How Can I Help Soothe My Teething Baby?

Updated: Jun 22

Teething is tough. While many of the more severe "teething" symptoms (such as diarrhea, vomiting, and fever) are not actually brought on by tooth eruption (see this post), the local pain and inflammation at the eruption site is quite enough to be getting on with. How can we help baby with the challenging task of cutting teeth? People have been asking this question over the course of human history, and while many historical methods should definitely be avoided (opiates and lead, anyone?) there are luckily many safe ways to help a teething baby.


You've probably got a grumpy, teething baby on your hands so let's skip straight to the good stuff. Here is a list of teething management strategies from Sood and Sood, 2010.

  • Teething rings (chilled). To prevent breakage/leaking, chill liquid-filled teething rings in the refrigerator (not in the freezer), don't sterilize by boiling, and don't place in the dishwasher.

  • Hard foods such as sugar-free teething biscuits, oven-hardened bread, peeled cucumber, or carrots. Make sure to supervise baby to ensure that small pieces of food do not break off and pose a choking hazard.

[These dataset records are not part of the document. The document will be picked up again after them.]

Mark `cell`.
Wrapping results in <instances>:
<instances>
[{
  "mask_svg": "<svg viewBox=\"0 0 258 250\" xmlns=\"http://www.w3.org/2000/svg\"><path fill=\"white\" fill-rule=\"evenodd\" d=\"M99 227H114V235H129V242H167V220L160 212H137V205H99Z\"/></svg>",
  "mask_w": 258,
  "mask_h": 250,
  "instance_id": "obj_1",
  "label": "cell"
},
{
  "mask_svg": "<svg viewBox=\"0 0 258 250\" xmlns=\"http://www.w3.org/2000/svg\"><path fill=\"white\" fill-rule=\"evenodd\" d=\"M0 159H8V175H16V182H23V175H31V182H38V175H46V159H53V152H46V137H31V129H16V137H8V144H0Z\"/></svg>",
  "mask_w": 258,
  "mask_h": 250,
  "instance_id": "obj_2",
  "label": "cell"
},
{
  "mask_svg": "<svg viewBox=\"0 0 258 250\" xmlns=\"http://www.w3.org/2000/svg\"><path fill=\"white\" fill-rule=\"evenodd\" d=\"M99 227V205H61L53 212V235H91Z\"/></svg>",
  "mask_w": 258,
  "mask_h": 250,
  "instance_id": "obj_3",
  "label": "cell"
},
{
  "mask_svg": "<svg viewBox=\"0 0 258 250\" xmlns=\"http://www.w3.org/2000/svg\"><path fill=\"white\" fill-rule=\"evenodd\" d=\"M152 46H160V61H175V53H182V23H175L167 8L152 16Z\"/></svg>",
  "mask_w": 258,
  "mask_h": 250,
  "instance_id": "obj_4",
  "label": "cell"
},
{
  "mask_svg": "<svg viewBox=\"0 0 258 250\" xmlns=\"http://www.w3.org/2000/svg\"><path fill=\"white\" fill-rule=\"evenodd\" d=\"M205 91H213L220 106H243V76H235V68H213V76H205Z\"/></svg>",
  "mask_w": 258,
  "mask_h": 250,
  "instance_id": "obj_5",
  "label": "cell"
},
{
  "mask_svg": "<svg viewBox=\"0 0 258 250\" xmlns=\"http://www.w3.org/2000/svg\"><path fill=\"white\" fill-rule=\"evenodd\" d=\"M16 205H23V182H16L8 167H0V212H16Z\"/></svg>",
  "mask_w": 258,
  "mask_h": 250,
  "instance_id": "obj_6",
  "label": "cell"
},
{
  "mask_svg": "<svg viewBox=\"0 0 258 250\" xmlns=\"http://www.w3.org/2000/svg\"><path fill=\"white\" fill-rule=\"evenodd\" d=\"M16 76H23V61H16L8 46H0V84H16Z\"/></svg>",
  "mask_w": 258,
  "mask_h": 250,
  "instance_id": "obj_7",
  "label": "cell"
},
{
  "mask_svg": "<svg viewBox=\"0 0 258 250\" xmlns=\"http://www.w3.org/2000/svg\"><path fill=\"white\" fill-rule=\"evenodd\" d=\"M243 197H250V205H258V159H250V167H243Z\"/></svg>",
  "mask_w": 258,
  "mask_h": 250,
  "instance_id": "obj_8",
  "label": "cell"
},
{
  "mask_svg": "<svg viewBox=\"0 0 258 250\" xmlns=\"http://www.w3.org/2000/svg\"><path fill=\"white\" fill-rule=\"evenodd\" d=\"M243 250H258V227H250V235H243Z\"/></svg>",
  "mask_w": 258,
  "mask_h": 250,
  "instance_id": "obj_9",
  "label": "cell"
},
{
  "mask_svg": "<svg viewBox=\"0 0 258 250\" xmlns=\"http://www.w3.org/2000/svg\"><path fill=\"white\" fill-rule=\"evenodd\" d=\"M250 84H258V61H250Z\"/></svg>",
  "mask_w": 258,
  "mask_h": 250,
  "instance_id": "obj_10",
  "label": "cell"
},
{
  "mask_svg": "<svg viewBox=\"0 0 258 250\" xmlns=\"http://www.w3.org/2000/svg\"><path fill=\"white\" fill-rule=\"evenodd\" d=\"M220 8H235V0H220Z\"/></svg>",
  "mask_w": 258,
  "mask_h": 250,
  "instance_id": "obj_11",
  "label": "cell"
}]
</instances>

  • Frozen food items (anything from ice cubes to frozen bagels or fruit). Again, with supervision.

  • Pacifier (frozen). If baby is comforted by a pacifier, gnawing on the frozen binky may provide temporary pain relief.

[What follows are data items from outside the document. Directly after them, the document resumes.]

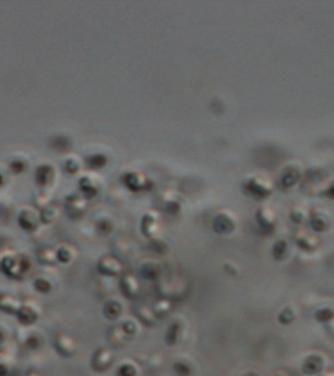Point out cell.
<instances>
[{
	"label": "cell",
	"instance_id": "6da1fadb",
	"mask_svg": "<svg viewBox=\"0 0 334 376\" xmlns=\"http://www.w3.org/2000/svg\"><path fill=\"white\" fill-rule=\"evenodd\" d=\"M94 360H99V361H93V365H94L95 369H98V370H104V369L109 367V365L112 364L113 354L105 349L99 350L97 355H95Z\"/></svg>",
	"mask_w": 334,
	"mask_h": 376
},
{
	"label": "cell",
	"instance_id": "7a4b0ae2",
	"mask_svg": "<svg viewBox=\"0 0 334 376\" xmlns=\"http://www.w3.org/2000/svg\"><path fill=\"white\" fill-rule=\"evenodd\" d=\"M323 366V359L319 356H311L305 360L304 365H303V371L307 375H312V374L319 373L322 370Z\"/></svg>",
	"mask_w": 334,
	"mask_h": 376
},
{
	"label": "cell",
	"instance_id": "3957f363",
	"mask_svg": "<svg viewBox=\"0 0 334 376\" xmlns=\"http://www.w3.org/2000/svg\"><path fill=\"white\" fill-rule=\"evenodd\" d=\"M56 345H63L62 347H58V351L60 354L65 356H70L73 355V352H74V343L73 341L70 340L69 338H65V336H60V338L56 339Z\"/></svg>",
	"mask_w": 334,
	"mask_h": 376
},
{
	"label": "cell",
	"instance_id": "277c9868",
	"mask_svg": "<svg viewBox=\"0 0 334 376\" xmlns=\"http://www.w3.org/2000/svg\"><path fill=\"white\" fill-rule=\"evenodd\" d=\"M110 306V312L108 313L109 316L108 317H117L119 313L121 312V306L117 302H112V304H108Z\"/></svg>",
	"mask_w": 334,
	"mask_h": 376
},
{
	"label": "cell",
	"instance_id": "5b68a950",
	"mask_svg": "<svg viewBox=\"0 0 334 376\" xmlns=\"http://www.w3.org/2000/svg\"><path fill=\"white\" fill-rule=\"evenodd\" d=\"M320 376H334V374H332V373H329V374H323V375H320Z\"/></svg>",
	"mask_w": 334,
	"mask_h": 376
}]
</instances>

  • Apply pressure to gums with cool spoon, clean finger, or wet gauze. Fun fact: the expression “born with a silver spoon in his mouth” has its origin as a teething remedy. The pressure of the cold metal helps relieve discomfort!

  • Analgesic/antipyretics. In other words, baby Tylenol. It's recommended that you check with your pediatrician for dosage with children under 2 years old. Typically infants 6 months and older can take 2.5-5 milliliters of Tylenol once every 4-6 hours (Villines, 2020).

  • Reassurance. Sometimes baby just needs extra snuggles!

While some sources also recommend topical gels, many contain benzocaine or lidocaine which are not recommended for infants under 2 (Teoh and Moses, 2019). Also (unsurprisingly), the old "put whiskey on a baby's gums" strategy is not recommended by experts, as it may lead to hypoglycemia (Sood and Sood, 2010).


The bottom line: extra snuggles and cold, hard things to chew on may do the trick to help soothe your cranky, teething baby. But if baby is really upset a little Tylenol may be just what the doctor orders.



Sources:

  • Sood S, Sood M. Teething: myths and facts. J Clin Pediatr Dent. 2010 Fall;35(1):9-13.

  • Villines, Z. (2020, April 28). Infants’ Tylenol dosage by age and frequency. Medical News Today. https://www.medicalnewstoday.com/articles/infant-tylenol-dosage

  • Teoh L, Moses GM. Are teething gels safe or even necessary for our children? A review of the safety, efficacy and use of topical lidocaine teething gels. J Paediatr Child Health. 2020 Apr;56(4):502-505.